臣服的姿態埋在他的腿上,抽噎著哀求,“求你不要再傷害他們了……”
慕厭雪沒有出聲。
任由長穗哭溼他的衣襬,他都只是坐著,毫無反應。
直到耳邊的箭聲停下,他才將手覆在長穗的發上,輕輕順著發頂往下撫摸,掌心在落到後頸時收攏,“結束了。”
如提小動物般,慕厭雪捏著長穗的後頸,將人從膝上提起。望著長穗哭花缺氧的面容,他溫柔幫她擦著眼淚,“十五人,結束了。”
他沒有收手,院中還剩一百零六人,會以各種理由因長穗而死。
堆聚在眼中的大顆淚水滾落,長穗心下一片冰涼,無數惡毒憎恨的話堵在口中,最終只化為一句:“你會遭報應的。”
慕厭雪,你一定會遭報應。
自那天起,長穗房中的藥香更濃了。
被她掙開的鎖鏈,又牢牢釘死在牆壁中,長穗不受控制吸食著藥香,變得越來越虛弱,最後還需慕厭雪摟在懷裡餵飯,昏昏沉沉就連翻身都是困難。

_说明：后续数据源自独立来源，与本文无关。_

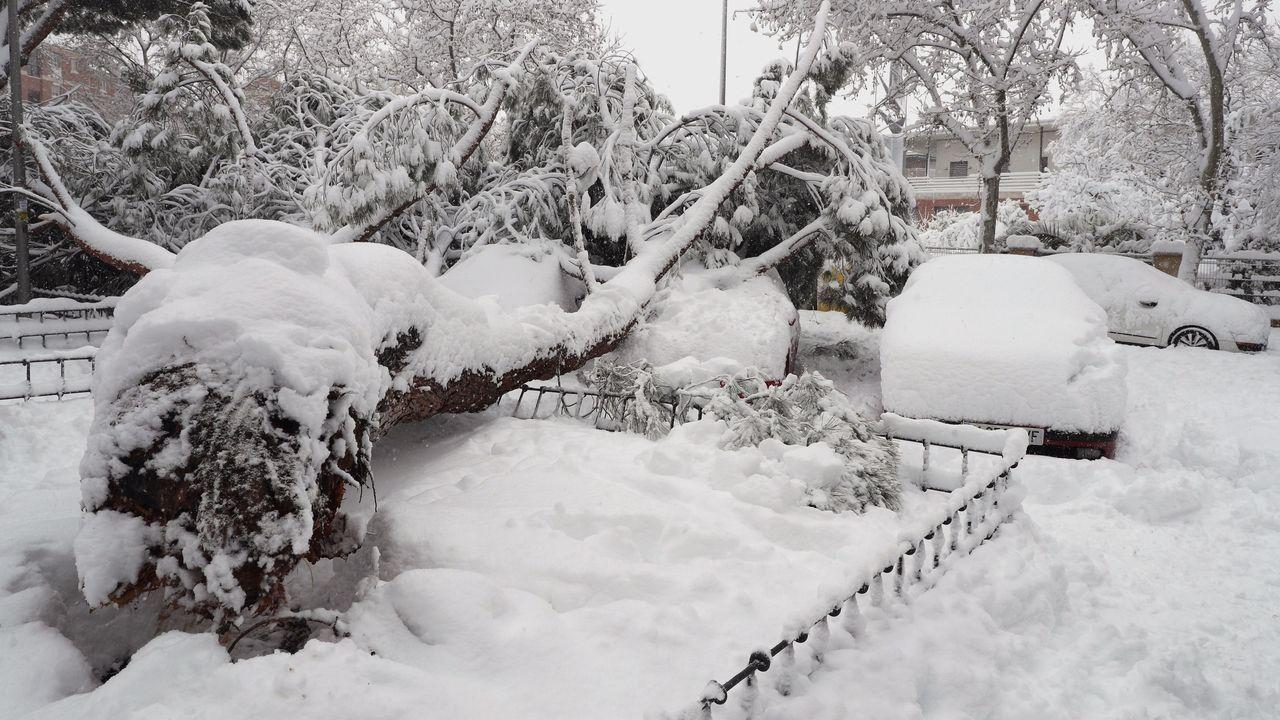 Las máquinas retirando nieve en la Gran Vía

她有時也會清醒,能感受到有冰涼的手在撫摸她的臉頰,她被人摟在懷中,呼吸著沉醉迷幻的薰香,聽到有人在她耳邊嘆息,“你若能一直這麼乖……也挺好。”
如傀儡般這樣活著,好在哪裡呢?
長穗沒力氣去看,腕上的斬情扣是何顏色,她只期待著自己的死期快些來臨。就這樣被慕厭雪折磨崩潰,日日躺在榻上像個活死人,她距離死期應該不遠了吧?
砰——
半睡半醒間,長穗忽然聽到了劇烈的撞門聲。
“殿下!!”熟悉的哭腔傳來,有人將她小心翼翼扶起,試圖喚醒她,“殿下,您還好嗎?”
長穗吃力睜開眼睛,看到綠珠跪坐在榻前,一身衣衫溼透,她身後跟著幾個提著彎刀的鬼麵人。注意到長穗的目光,她忙解釋:“他們是陛下的人。”
“殿下,是綠珠來晚了,綠珠這就帶您離開。”那日院中的屠殺,綠珠是唯一被放過的人,雖不知原因,但她猜一定同長穗有關。
從袖中掏出藥瓶放在長穗鼻間,刺鼻的氣味直衝肺腑,長穗嗆咳出聲,很快恢復了體力,“皇兄……如何……”
綠珠扶起她往外走,好似沒聽懂長穗的疑問,自顧自解釋著,“慕厭雪現在不在府中,我們的人撐不了太久,必須立刻離開這裡。”
從房中出來,長穗才知綠珠身上的溼漉是從何而來,外面下雨了,而且是傾盆暴雨。
大門是萬萬不能走了,頂著砸落的雨珠,綠珠帶著長穗從運輸菜果的偏門離開,長穗聽到前院的打鬥聲:“那些僕從呢?”
綠珠紅了紅眼眶,這些天她也是前院等死的其中一人,抽了抽鼻子道:“都已經逃出去了。”
除了阻攔鬼麵人的護衛,護在長穗身旁的還有十數人,其中有幾人長穗見過,他們是帝王親衛,小小一支親衛不足百人,卻各個驍勇善戰以一敵百。